As difficult as Call had imagined it to be to move tiny grains of sand with his mind, it was even harder than that. He remembered the times he’d moved things before, how he’d accidentally broken the bowl during his exam with Master Rufus and how it had felt like a buzzing in his mind. He concentrated on that buzzing while he stared at the sand, and it started to move. It felt a little like he was operating a device with a remote control — it wasn’t his fingers picking up the sand, but he was still making it happen. His hands felt clammy and his neck strained — making a single grain hover in the air for long enough to see whether it was light or dark was tricky. Even worse was setting it down without messing up the pile already there. More than once, his concentration slipped and he dropped a grain into the wrong pile. Then he had to find it and pull it back out, which took time and even
more
concentration.

There were no clocks in the sand room, and neither Call nor Aaron nor Tamara were wearing watches, so Call had no idea how much time was passing. Finally, another student showed up — he was tall and lanky, dressed in blue, with a bronze wristband that indicated he’d been at the Magisterium three years. Call thought he might have been sitting with Tamara’s sister and Master Rockmaple in the Refectory that morning.

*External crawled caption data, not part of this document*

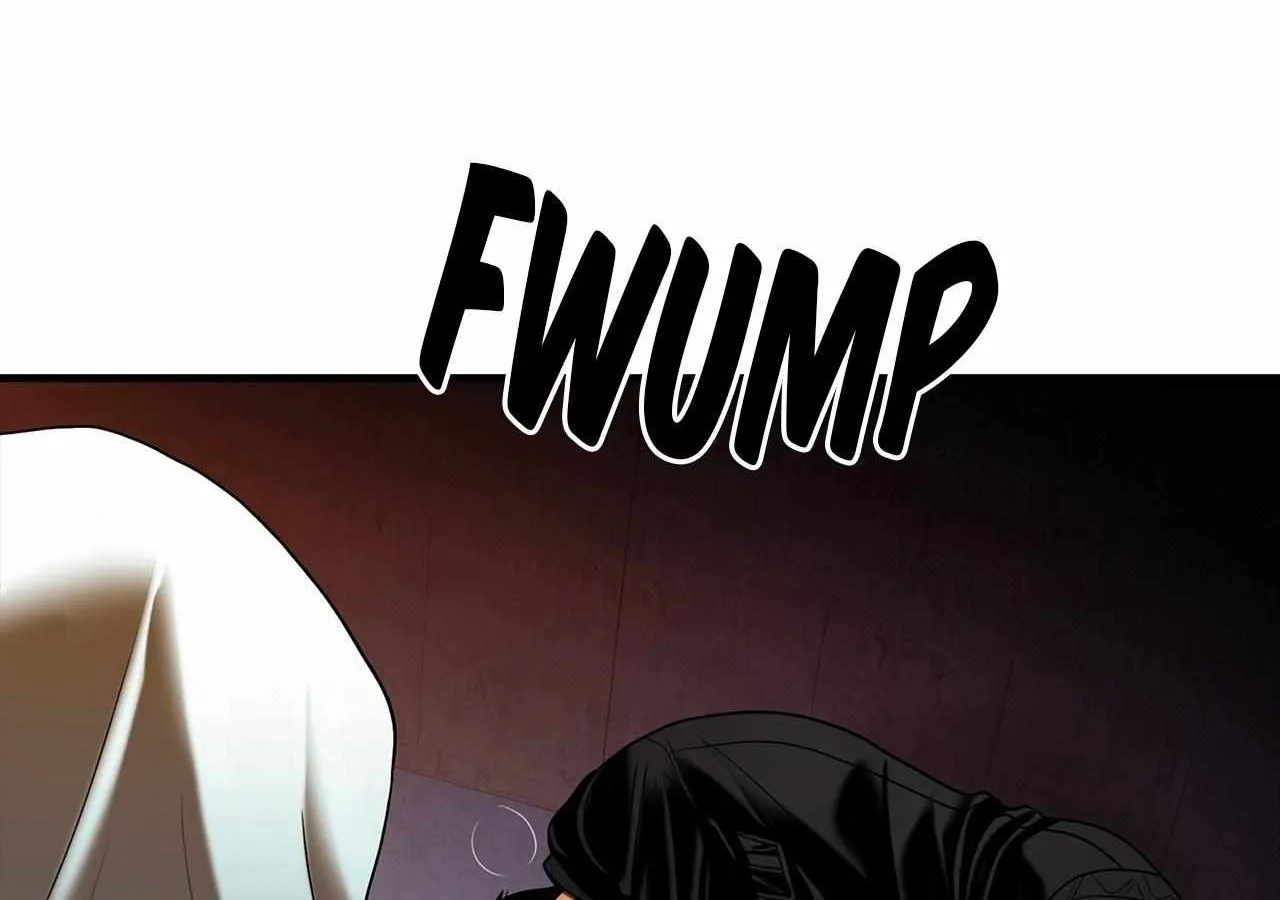 Corrosive Chapter 56 page 162 - 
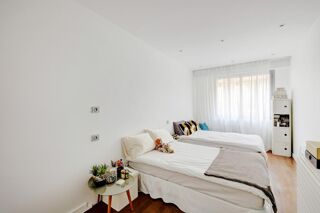  Appartement � vendre 3 pi�ces 90 m�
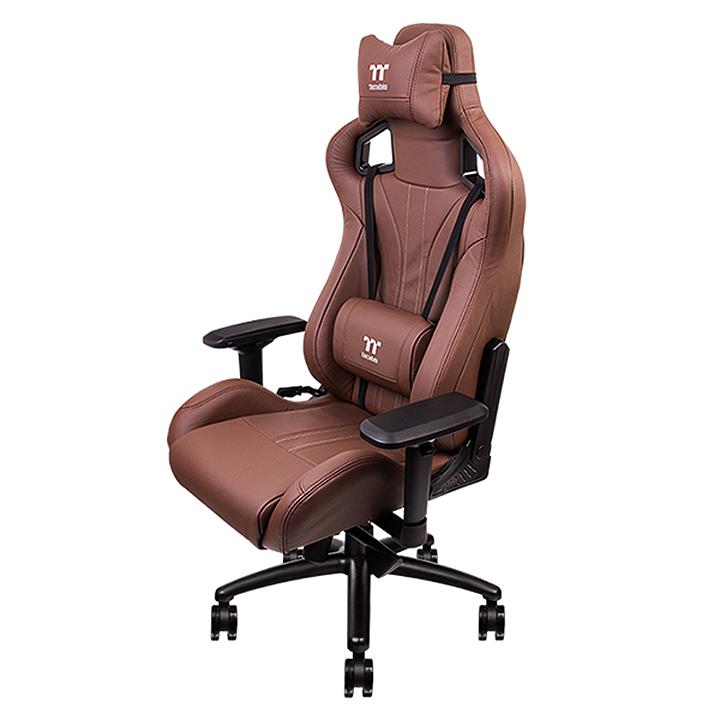 X Fit Real Leather Brown Ttpremium, How Do I Know If My Chair Is Real Leather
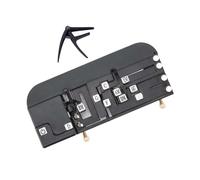 Guitar Teaching Aid for Acoustic Guitar Kits Guitar Lover Beginner Boy Girls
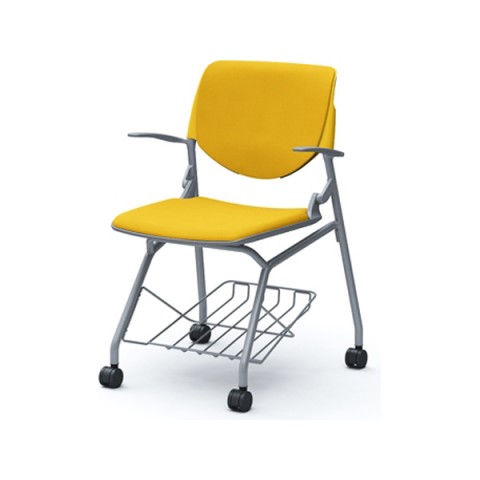 ?I?J???? ?~?[?e?B???O?`?F?A?E????I?`?F?A ???????@?g???s?v ???i 4?{?r?@?V???o?[?t???[???@?C?G???[?V?F???@?v???[???j?b?g(FS)?@?I?t?@?w?p?b?h?t?@?I?t 81S1ML-FSG9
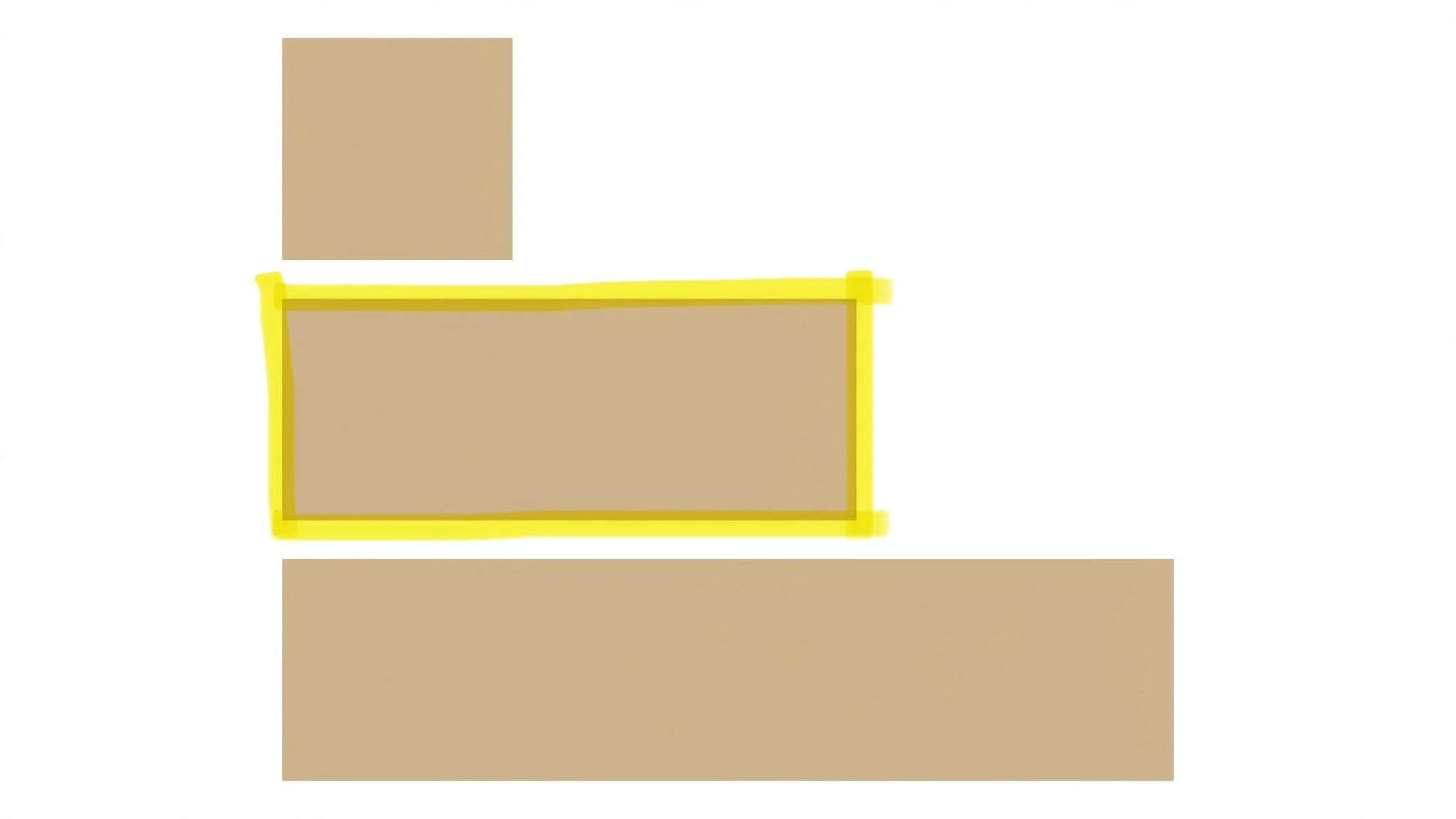 tan_rectangles_stacked 2.jpeg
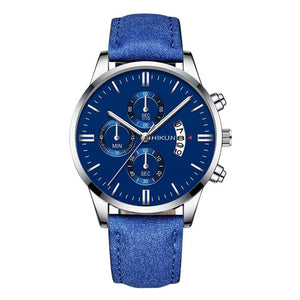 Mens Watch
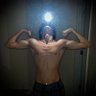 Ryan Curley 的头像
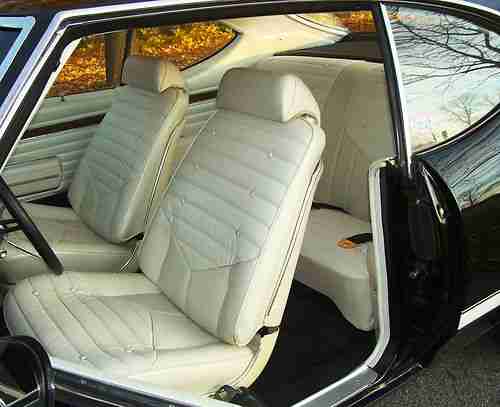 1970 Oldsmobile W-30, 4 speed, Numbers Matching, documented, Original miles, image 7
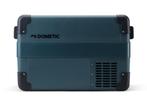 Dometic CFX2 37 compressor koelbox - 37 liter, Caravans en Kamperen, Verzenden, Nieuw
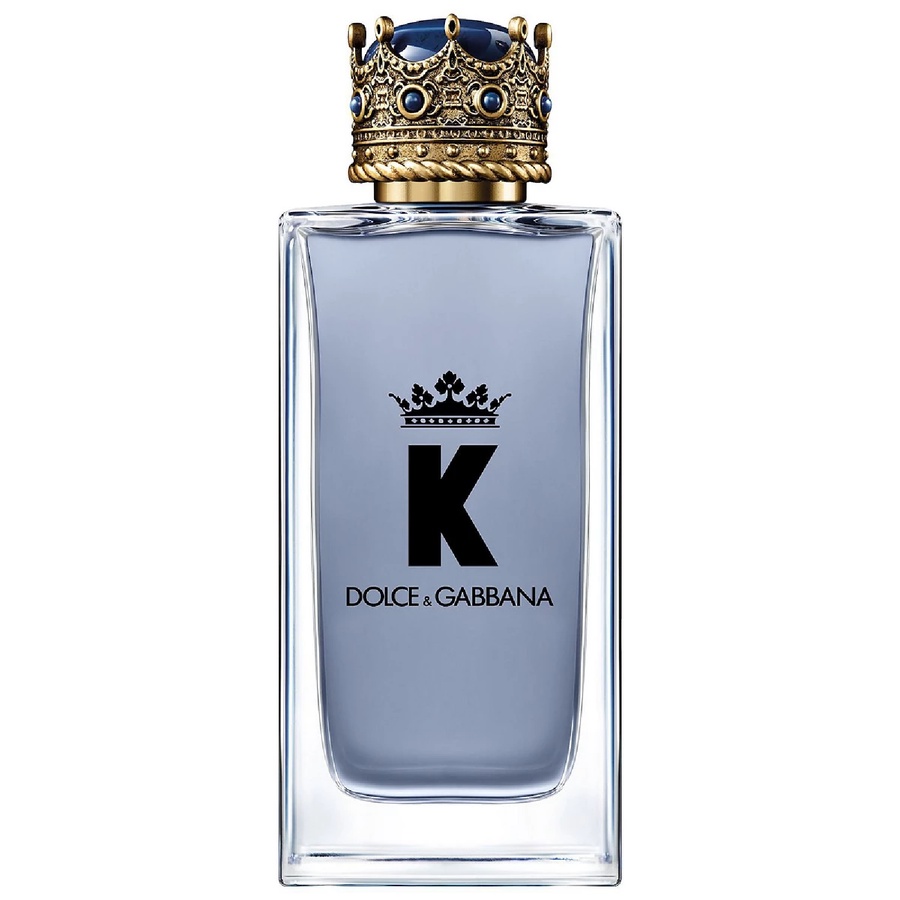 Dolce & Gabbana K 100ML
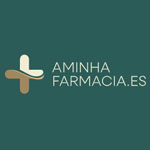 Aminha Farmacia ES
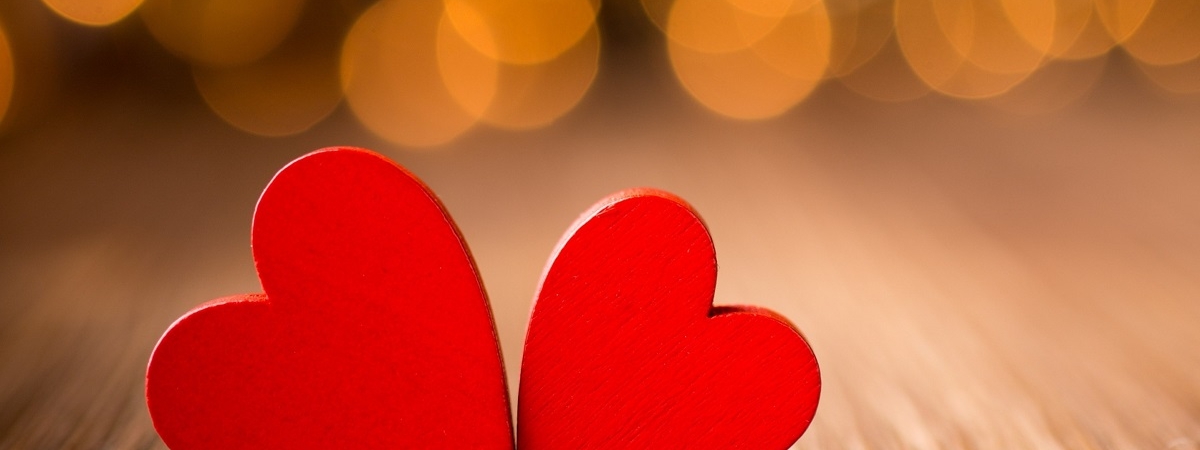 Нумерология любви: как быстро вычислить характер и судьбу отношений по имени мужа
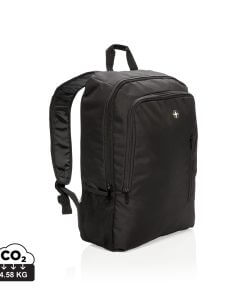 17” business laptop backpack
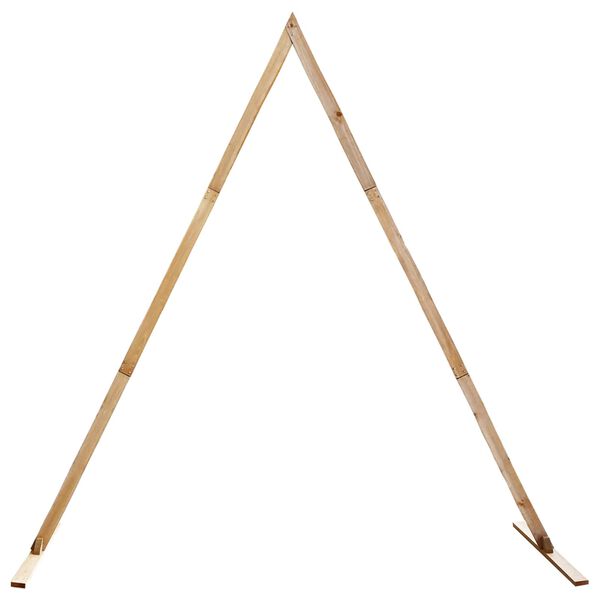 Produktbild 1 von 12 anzeigen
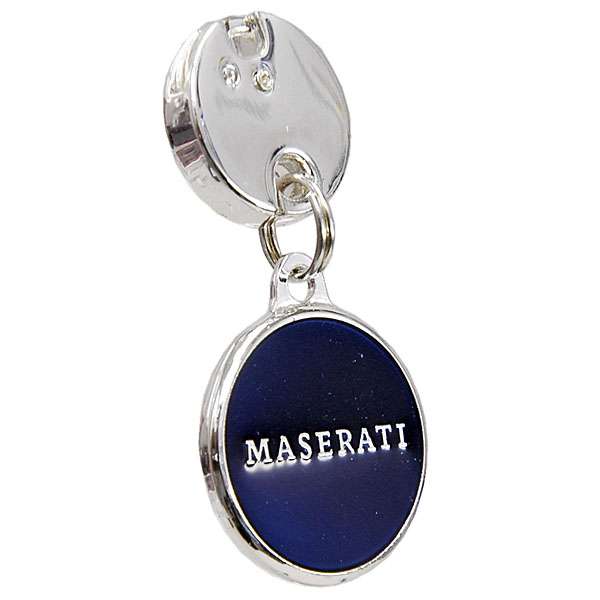 MASERATIޥåȥ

Call squinted at him to see if he looked particularly sinister, but he just grinned from under a tangle of messy brown hair and dropped a burlap bag of lichen and cheese sandwiches, along with an earthenware pitcher of water, at their feet. “Eat up, kids,” he said, and headed out the way he’d come.

Call realized he was starving. He’d been concentrating for hours and his brain felt fuzzy. He was exhausted, much too tired to make conversation as he ate. Worse, as he studied the remaining sand, they’d made it only a small part of the way through the pile. The heap that remained seemed enormous.

This was not flying. This wasn’t what he’d pictured when he’d imagined doing magic. This stank.

“Come on,” Aaron said. “Or we’re going to have to eat dinner down here.”

Call tried to concentrate, focusing his attention on a single grain, but then his mind slipped sideways into anger. The sand exploded, all the piles flying sideways, grains splashing the walls and settling into a giant, unsorted mess. All of their hard work was undone.

Tamara sucked in her breath in horror. “What — what did you
do
?”

Even Aaron looked at Call like he was going to strangle him. It was the first time Call had ever seen Aaron look angry.